Launched only 15 months ago, the funding and addition to its board will help the company commercialize its business, said CEO Julia Regan in a phone interview. RxLightning offers a brand-agnostic platform that helps providers streamline the process of completing enrollments for specialty drugs.

Patients diagnosed with diseases like cancer typically need specialty medications. To get them access to these drugs, providers must fill out paperwork and engage in a manual process that often involves a great deal of back and forth with the pharmacies, Regan said. As a result, it can take patients weeks or even months to get the medications they need.

RxLightning’s platform enables providers to submit enrollments for patients quickly and efficiently to any specialty pharmacy.

“Instead of the provider having to find the piece of paper that they need to fill out, they can go to our platform and type a drug name and see all the paperwork that they need to fill or the options they need to complete,” Regan said.

The platform aims to make the process more even efficient by enabling providers to capture patient consent digitally.

RxLightning plans to use the funds it has raised in two ways, Regan said. The first is to grow its sales team and get the word out about its platform. Second, the funds will be used to bring on individuals that can connect the company with specialty pharmacies.

“Many players in healthcare are attacking the issue of prior authorization for specialty drugs, but we have to go after a much broader problem and get to the root cause,” newly installed board member Jangda said, in a news release. “That’s what Julia and the RxLightning team are doing. They’re transforming one of the last bastions of paper-based medicine — the initiation of specialty drug therapy.”

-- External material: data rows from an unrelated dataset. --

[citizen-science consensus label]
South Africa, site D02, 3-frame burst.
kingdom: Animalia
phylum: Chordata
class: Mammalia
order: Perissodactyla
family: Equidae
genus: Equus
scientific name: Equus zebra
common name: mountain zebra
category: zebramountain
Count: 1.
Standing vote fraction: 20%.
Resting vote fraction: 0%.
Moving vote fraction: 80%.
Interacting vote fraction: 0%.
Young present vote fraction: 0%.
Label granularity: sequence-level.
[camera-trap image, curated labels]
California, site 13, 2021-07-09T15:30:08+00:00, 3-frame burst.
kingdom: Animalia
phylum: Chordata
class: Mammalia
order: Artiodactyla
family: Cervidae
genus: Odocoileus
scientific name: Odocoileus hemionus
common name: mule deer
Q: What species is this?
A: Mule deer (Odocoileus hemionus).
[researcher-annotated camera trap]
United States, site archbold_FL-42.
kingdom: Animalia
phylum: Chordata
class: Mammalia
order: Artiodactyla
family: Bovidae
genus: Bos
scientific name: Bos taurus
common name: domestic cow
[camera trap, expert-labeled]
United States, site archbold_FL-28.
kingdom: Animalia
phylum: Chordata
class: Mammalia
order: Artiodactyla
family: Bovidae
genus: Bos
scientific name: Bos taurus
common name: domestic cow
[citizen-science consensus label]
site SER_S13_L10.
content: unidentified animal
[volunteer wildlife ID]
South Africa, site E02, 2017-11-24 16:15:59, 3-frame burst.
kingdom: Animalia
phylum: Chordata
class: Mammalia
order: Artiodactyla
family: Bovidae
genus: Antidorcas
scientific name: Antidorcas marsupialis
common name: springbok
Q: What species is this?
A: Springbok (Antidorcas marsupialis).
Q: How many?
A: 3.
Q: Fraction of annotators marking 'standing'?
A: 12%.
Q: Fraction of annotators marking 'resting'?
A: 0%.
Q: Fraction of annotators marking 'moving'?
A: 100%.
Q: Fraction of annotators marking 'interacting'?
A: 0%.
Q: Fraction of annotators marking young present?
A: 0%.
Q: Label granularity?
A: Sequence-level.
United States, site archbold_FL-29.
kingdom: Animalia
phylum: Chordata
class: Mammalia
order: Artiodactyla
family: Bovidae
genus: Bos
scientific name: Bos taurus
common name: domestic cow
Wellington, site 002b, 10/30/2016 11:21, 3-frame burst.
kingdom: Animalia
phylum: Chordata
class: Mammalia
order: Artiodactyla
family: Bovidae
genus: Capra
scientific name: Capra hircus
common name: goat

Reducing the cost of specialty drugs is also top-of-mind for the industry. Niche vendors that recently entered the market are promising significant savings for payers if they “carve-out” specialty pharmacy services from integrated pharmacy benefits management — but their promises are “greatly exaggerated,” wrote Prem Shah, executive vice president of specialty and product innovation at CVS Health, in an article for MedCity News.

Not only that, but these carve-outs could result in additional coverage determinations and more patient and provider confusion, Regan said.

“Separating coverage in the form of [a] carve-out for only the expensive specialty medications simply for [a] rebate or network management probably doesn’t truly take costs out of the system but most certainly complicates it and ultimately there’s a greater chance of the patient being caught in the middle and ultimately suffering,” she said.

Thus, for RxLightning, efficiently gathering and routing relevant information from the clinicians to pharmacies and getting patients on treatment as quickly and accurately as possible is key, regardless of carve-outs, Regan added.